Response From Assemblywoman Karrow

July 14, 2008

Mr. and Mrs. Michael LaFerrara
54 Lazy Brook Road
Flemington, NJ 08822

Dear Mr. and Mrs. LaFerrara:

Thank you for contacting me in support of Assembly Bill Number 2767, the
New Jersey Healthcare Choice Act, that permits health insurers licensed
in other states to provide coverage in New Jersey under certain

This bill is currently pending consideration by the Assembly Financial
Institutions and Insurance Committee. If this bill was to come before
me for a vote on the floor of the General Assembly, I am inclined to
vote yes.

As a former local elected official, county freeholder, and now State
legislator, I have a strong voting record as a fiscal conservative. The
cost of living in New Jersey is too high and is pushing out the middle
class majority.

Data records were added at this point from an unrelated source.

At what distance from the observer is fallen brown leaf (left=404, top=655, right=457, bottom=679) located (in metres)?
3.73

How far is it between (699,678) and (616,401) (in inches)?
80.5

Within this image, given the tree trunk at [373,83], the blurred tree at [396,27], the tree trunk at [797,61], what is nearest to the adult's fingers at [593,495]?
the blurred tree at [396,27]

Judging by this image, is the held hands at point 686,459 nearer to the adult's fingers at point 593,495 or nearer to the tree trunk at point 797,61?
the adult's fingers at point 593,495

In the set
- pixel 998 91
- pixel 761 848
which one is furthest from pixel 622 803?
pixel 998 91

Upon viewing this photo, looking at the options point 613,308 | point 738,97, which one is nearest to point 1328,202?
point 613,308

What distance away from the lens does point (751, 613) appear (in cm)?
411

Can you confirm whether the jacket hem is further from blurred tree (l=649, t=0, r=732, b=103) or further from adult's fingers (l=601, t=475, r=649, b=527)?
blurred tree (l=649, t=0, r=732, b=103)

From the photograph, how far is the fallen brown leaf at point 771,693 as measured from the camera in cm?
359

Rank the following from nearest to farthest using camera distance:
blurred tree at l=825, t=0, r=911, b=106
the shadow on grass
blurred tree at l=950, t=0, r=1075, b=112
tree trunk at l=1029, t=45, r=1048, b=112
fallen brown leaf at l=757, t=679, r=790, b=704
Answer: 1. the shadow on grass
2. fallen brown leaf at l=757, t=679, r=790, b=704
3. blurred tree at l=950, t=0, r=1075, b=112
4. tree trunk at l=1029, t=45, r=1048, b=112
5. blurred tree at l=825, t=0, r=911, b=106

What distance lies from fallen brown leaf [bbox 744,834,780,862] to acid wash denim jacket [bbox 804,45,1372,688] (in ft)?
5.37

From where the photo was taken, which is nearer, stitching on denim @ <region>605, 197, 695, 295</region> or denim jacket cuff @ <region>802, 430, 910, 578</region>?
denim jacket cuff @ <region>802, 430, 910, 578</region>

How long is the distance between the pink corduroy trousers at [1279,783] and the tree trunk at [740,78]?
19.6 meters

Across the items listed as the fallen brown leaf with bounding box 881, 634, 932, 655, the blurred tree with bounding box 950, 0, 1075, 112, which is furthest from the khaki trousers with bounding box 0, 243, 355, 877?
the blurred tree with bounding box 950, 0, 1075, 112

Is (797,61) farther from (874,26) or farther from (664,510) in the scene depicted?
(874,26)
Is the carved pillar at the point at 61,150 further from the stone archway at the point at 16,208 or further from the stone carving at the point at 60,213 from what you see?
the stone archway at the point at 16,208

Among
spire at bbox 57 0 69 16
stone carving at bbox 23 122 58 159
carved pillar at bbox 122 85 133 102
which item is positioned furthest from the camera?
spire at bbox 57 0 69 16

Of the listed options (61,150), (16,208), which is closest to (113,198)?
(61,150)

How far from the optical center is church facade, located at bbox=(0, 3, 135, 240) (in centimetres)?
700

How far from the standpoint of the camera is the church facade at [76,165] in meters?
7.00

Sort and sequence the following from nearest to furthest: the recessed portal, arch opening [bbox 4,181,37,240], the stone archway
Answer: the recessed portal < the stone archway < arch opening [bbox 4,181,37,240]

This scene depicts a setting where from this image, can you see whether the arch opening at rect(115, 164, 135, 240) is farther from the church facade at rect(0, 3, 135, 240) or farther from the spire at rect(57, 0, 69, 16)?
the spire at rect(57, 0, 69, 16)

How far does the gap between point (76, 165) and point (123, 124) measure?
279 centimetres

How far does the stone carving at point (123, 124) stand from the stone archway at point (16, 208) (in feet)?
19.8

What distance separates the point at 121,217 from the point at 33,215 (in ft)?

By deregulating the health insurance industry and
allowing more free market practices, the cost of healthcare should
decrease. However, reforming the healthcare industry in New Jersey is
going to be very complicated. Difficult decisions will have to be made
about the balance between covering what is medically necessary and what
is appropriate. As your state legislator, I can assure you that I will
be an active participant in the debate, and I will be diligent in
reviewing all legislation brought before the General Assembly.

Thank you again for contacting me in support of A-2767. I appreciate it
when constituents inform me of their views on state matters, and I
encourage you to do so again in the future.